* ACTIVITIES *
a) In the article on "Point Me to the Slut's," who directed the official video for "Point Me 2"?
b) Carry on the article about "Point Me to the Slut's" from its final sentence.

* TEXT SEGMENT *
Single by FendiDa Rappa
- Released: December 5, 2022
- Genre: Hip hop
- Length: 2:55 (original) 3:45 (remix)
- Label: Self-released (original) Giant Music (remix)
- Songwriters: Jessica Angelique Oliver; Belcalis Marlenis Almánzar Cephus (remix);
- Producer: Jordan Loud

FendiDa Rappa singles chronology
| "SRT" (2022) | "Point Me to the Slut's" (2022) | "Cobain" (2023) |

Remix cover
- Cover art of the remix with Cardi B

Cardi B singles chronology
| "Put It on da Floor Again" (2023) | "Point Me 2" (2023) | "Jealousy" (2023) |

Music video
- "Point Me 2" on YouTube

= Point Me to the Slut's =

2022 single by FendiDa Rapper

"Point Me to the Slut's" is a single by American rapper FendiDa Rappa, released on December 5, 2022. It became her breakout song through going viral on the video-sharing app TikTok. On July 7, 2023, the official remix of the song, titled "Point Me 2", with American rapper Cardi B was released. The remix became Fendi's first entry on the US Billboard Hot 100 at number 82.

==Background and release==
In 2021, FendiDa Rappa released her debut project Str8 From da Raq. She followed this up with a series of standalone singles in 2022, including "Point Me to the Slut's", which was first released on December 5, 2022. The song went viral on the video-sharing app TikTok with over 150,000 posts as of 2023. After the success of "Point Me to the Slut's" on TikTok, the rapper signed a deal with the label Giant Music.

==Remix==
An official remix of the song titled "Point Me 2" was released on July 7, 2023, with Cardi B, alongside an official video directed by Michelle Parker.

* Scene geometry reasoning data *

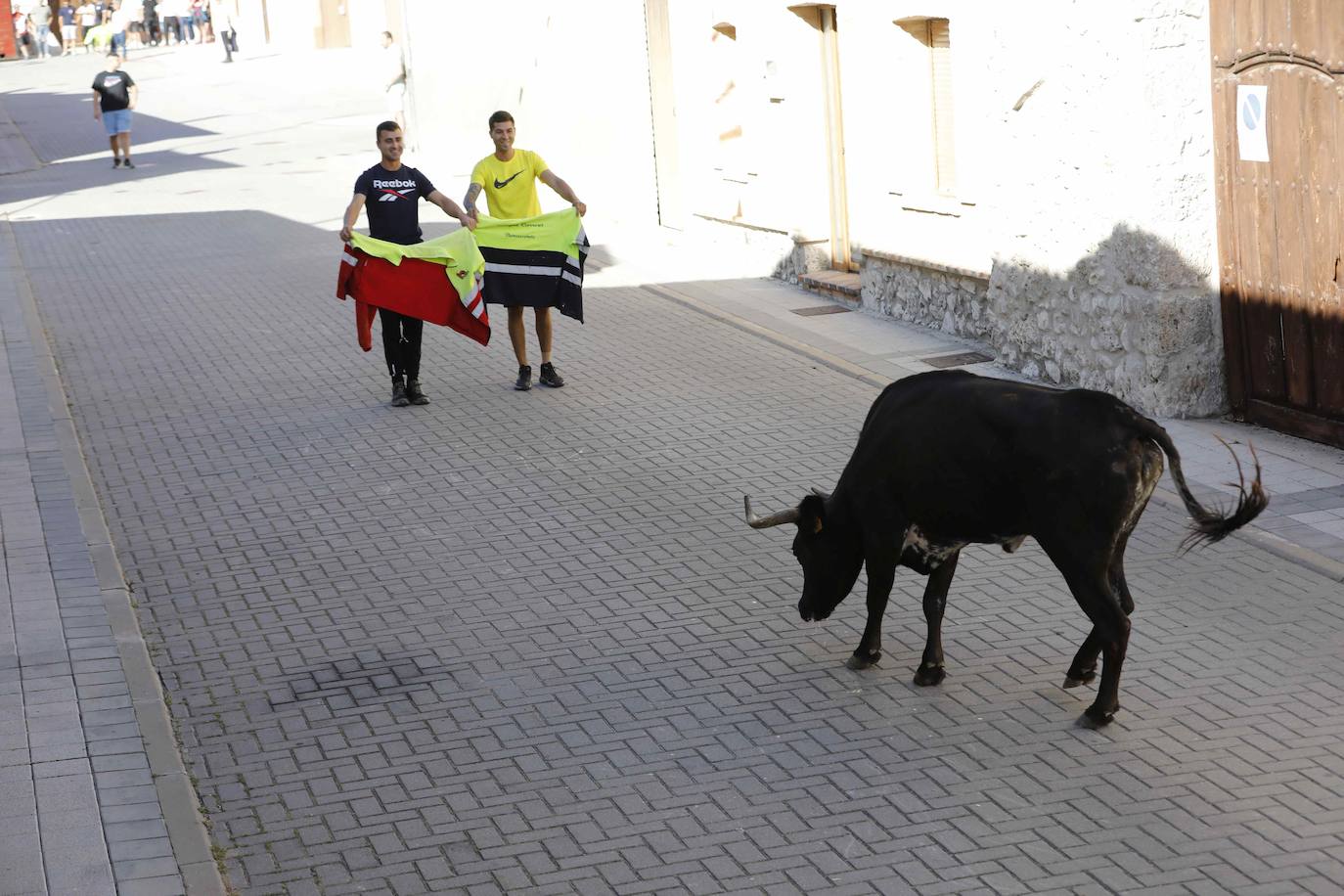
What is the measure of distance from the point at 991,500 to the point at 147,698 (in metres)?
3.85

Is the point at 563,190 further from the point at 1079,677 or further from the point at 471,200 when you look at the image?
the point at 1079,677

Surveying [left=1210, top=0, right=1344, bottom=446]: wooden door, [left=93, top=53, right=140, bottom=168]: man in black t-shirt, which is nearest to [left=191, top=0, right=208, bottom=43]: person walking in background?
[left=93, top=53, right=140, bottom=168]: man in black t-shirt

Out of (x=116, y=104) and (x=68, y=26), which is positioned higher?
(x=68, y=26)

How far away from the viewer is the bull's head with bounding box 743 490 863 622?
729 cm

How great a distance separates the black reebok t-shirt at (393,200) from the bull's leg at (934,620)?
659 centimetres

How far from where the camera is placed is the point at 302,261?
65.0 ft

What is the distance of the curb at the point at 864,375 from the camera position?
8.51 metres

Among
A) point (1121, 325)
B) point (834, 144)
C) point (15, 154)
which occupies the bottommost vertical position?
point (1121, 325)

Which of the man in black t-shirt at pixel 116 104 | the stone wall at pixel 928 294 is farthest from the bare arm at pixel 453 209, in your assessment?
the man in black t-shirt at pixel 116 104

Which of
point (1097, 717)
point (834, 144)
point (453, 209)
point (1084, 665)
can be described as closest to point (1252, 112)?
point (1084, 665)

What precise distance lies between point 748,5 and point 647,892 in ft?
42.9

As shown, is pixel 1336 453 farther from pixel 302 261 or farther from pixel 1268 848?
pixel 302 261

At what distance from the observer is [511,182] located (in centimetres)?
1305

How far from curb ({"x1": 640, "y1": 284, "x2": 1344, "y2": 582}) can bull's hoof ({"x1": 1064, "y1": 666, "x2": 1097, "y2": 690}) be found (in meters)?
2.00
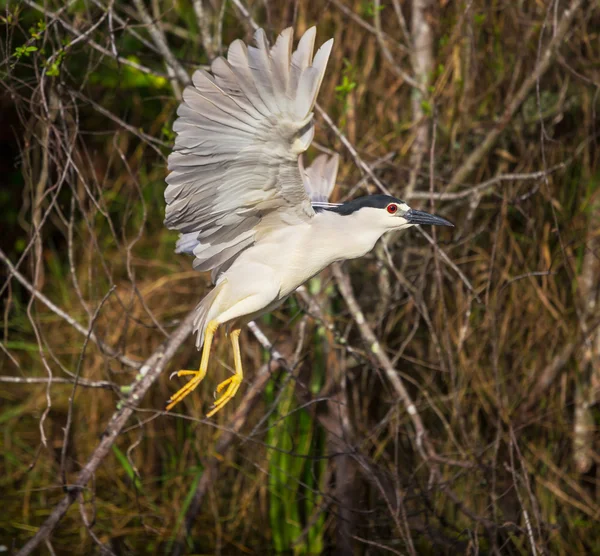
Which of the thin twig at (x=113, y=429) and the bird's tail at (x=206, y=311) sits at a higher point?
the bird's tail at (x=206, y=311)

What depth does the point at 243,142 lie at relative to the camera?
2229mm

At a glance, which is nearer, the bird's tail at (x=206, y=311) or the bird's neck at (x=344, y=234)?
the bird's neck at (x=344, y=234)

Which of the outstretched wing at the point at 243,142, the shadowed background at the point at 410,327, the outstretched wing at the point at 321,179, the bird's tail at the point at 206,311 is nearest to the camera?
the outstretched wing at the point at 243,142

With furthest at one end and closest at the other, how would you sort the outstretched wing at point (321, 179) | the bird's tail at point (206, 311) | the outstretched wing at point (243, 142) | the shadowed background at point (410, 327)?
the shadowed background at point (410, 327)
the outstretched wing at point (321, 179)
the bird's tail at point (206, 311)
the outstretched wing at point (243, 142)

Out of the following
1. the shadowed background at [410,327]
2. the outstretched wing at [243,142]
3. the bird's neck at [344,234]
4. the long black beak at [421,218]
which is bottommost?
the shadowed background at [410,327]

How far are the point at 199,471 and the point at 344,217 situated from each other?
5.69 feet

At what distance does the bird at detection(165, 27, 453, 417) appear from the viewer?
205 cm

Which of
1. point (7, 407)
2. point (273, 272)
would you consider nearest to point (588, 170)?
point (273, 272)

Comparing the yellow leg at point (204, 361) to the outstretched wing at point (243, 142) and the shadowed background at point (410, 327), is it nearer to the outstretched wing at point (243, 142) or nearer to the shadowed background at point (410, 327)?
the outstretched wing at point (243, 142)

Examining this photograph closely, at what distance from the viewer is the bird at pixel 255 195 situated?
2047mm

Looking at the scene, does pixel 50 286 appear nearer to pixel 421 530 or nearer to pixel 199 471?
pixel 199 471

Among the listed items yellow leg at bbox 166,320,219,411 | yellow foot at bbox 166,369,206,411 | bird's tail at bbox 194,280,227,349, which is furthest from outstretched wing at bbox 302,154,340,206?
yellow foot at bbox 166,369,206,411

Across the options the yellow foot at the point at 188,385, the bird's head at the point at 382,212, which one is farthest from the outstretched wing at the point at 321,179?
the yellow foot at the point at 188,385

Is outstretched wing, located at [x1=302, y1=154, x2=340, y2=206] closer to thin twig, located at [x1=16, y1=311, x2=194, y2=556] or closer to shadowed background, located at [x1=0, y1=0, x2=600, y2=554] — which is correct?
shadowed background, located at [x1=0, y1=0, x2=600, y2=554]
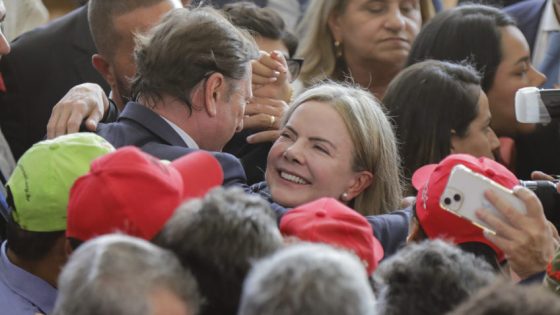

* RESULTS IN ORDER *
a) Michelle Parker

b)
===Composition===
On the remix, Cardi B confidently boasts about her sexual prowess and ability to get a bag by any means and throws shade at her naysayers. She raps, “Like the Plan B didn't work, baby, I'm in this ho.” She references her 2020 number-one hit single "WAP" by saying "She playin' 'WAP', she throwin' cat in that Uber Black." Later, she shouts out singers Kehlani and Normani with the line, "One of my bitches like Kehlani, one look like Normani/Me and my n**** 'bout to flip 'em, we like Tip and Tiny."

===Music video===
An official music video directed by Michelle Parker was released simultaneously with the single's release. The video depicts FendiDa Rappa and Cardi B in a massage parlor vibing with other women, twerking, and mean-mugging through Chicago's streets. Groups of youth are shown dancing to the song, with special effects giving them glowing glasses, illuminating feet, and bullets shooting from their fingers.

===Commercial performance===
The remix debuted at number 82 on the Billboard Hot 100 with 7.3 million official streams and 4,000 downloads sold through July 13, according to Luminate. The track marked Fendi's first appearance on any Billboard charts.

===Charts===

Chart performance for "Point Me 2"
| Chart (2023) | Peak position |
|---|---|
| US Billboard Hot 100 | 82 |
| US Hot R&B/Hip-Hop Songs (Billboard) | 20 |

===Certifications===

Certifications for "Point Me 2"
| Region | Certification | Certified units/sales |
| United States (RIAA) | Gold | 500,000^{‡} |
^{‡} Sales+streaming figures based on certification alone.